Nella seconda metà degli anni Trenta in Italia il regime fascista si è consolidato e rivolge particolari attenzioni a Roma, capitale non più di un regno ma di un impero, che ha ormai superato il milione di abitanti e si avvia quindi a diventare una metropoli, anche se lontana dalle dimensioni di Parigi e di Londra. Il suo aspetto è profondamente mutato rispetto agli inizi del secolo: sono sorti quartieri nuovi come Coppedé, Italia, Parioli. Vecchie abitazioni sono state distrutte attorno al Colosseo e a Piazza Venezia e gli abitanti sono stati trasferiti altrove.

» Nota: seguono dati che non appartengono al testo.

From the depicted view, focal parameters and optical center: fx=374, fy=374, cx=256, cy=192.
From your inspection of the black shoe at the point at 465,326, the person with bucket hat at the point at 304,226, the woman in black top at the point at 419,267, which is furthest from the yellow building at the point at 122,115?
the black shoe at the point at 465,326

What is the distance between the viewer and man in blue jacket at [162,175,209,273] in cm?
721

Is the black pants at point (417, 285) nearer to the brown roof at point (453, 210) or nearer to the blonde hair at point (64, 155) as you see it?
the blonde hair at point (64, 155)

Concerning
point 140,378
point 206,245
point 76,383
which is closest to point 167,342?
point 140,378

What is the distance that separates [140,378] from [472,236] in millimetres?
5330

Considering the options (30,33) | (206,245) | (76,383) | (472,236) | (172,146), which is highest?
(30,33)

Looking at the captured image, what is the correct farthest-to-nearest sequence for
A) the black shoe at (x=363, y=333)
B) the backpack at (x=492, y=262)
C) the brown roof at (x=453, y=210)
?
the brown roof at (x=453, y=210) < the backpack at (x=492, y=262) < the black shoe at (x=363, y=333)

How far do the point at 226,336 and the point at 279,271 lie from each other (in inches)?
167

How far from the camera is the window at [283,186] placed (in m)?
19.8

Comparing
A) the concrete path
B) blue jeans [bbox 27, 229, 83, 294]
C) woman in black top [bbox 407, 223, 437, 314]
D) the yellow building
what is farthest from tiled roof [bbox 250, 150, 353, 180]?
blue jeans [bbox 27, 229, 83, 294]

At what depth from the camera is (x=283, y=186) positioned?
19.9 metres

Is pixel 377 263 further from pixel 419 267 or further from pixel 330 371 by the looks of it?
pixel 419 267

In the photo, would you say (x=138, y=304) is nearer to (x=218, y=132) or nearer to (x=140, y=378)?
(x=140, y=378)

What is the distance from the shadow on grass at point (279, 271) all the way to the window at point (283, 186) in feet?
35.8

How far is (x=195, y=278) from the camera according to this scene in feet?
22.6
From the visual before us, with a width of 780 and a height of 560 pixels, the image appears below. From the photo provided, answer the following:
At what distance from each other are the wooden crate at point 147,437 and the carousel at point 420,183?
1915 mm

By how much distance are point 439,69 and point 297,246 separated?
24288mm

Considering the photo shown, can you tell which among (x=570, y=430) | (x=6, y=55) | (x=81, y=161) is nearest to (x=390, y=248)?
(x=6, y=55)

San Giovanni e Trastevere hanno conservato il carattere originario di rioni popolari e anche il centro storico ha mantenuto le sue vie strette e le sue piazze barocche. Fuori le mura, circondate dalla campagna e lontane dai fasti del centro, sono sorte borgate prive dei servizi necessari: Centocelle, Villa Gordiani, Garbatella. Nelle borgate e nei quartieri popolari la vita è dura: artigiani, braccianti, lavoratori edili e molti disoccupati vivono in case povere e sovraffollate spesso in conflitto con la giustizia politica e comune.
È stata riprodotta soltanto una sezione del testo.